### Supplied text
<<<<

Partners may be personally liable for business debt in some states: In some states, even limited partners may be personally responsible for business debts incurred by the partnership.
Types of business partnerships
General partnerships
A general partnership is the simplest and most common type of business partnership. Each member typically shares equal operational and legal liability, including day-to-day responsibilities as well as income and losses. This means that each partner’s personal assets can be used to settle the business’s debts.
The partnership benefits from pass-through taxation, but individual partners must also pay self-employment tax.
Limited partnerships
A limited partnership is an arrangement between a general partner(s) with unlimited liability and a limited partner(s) who maintains basic limited liability protections.
Unlike general partners, limited partners invest capital into the business but don’t have operational control over the business. That limited partner’s total profit shares typically depend on the amount of capital they invest into the company and may be less or more than general partners.
Limited partners pay taxes on their share of the profit but aren’t subject to self-employment tax.
Limited liability partnerships
In a limited liability partnership, all partners benefit from limited liability protections. Partners are still personally liable for their individual negligence and, depending on the state, may be responsible for some of the partnership’s debts, but they generally aren’t liable for the harmful actions of other partners.
State laws dictate what type of business can or cannot become an LLP, but the eligible businesses are typically limited to professional service businesses, such as physicians, dentists, accountants and law practices.
Limited liability limited partnerships
A limited liability limited partnership (LLLP) is an option for structuring your business in about half of U.S. states. It allows for one or more general partners to run the business while other limited partners sit back, much like a limited partnership, but it protects all partners involved from being personally liable for business debts or lawsuits against the business.
Because this new structure isn’t recognized by all states, it may not be the right choice for partnerships that operate in multiple states or plan to expand.

>>>>

### Given data
<<<<

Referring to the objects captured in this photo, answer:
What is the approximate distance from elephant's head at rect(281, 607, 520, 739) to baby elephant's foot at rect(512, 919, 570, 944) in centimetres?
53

>>>>

### Task objective
In the text on business partnerships, to which kinds of businesses is eligibility for a limited liability partnership typically limited?

### Full output
Professional service businesses, such as physicians, dentists, accountants and law practices.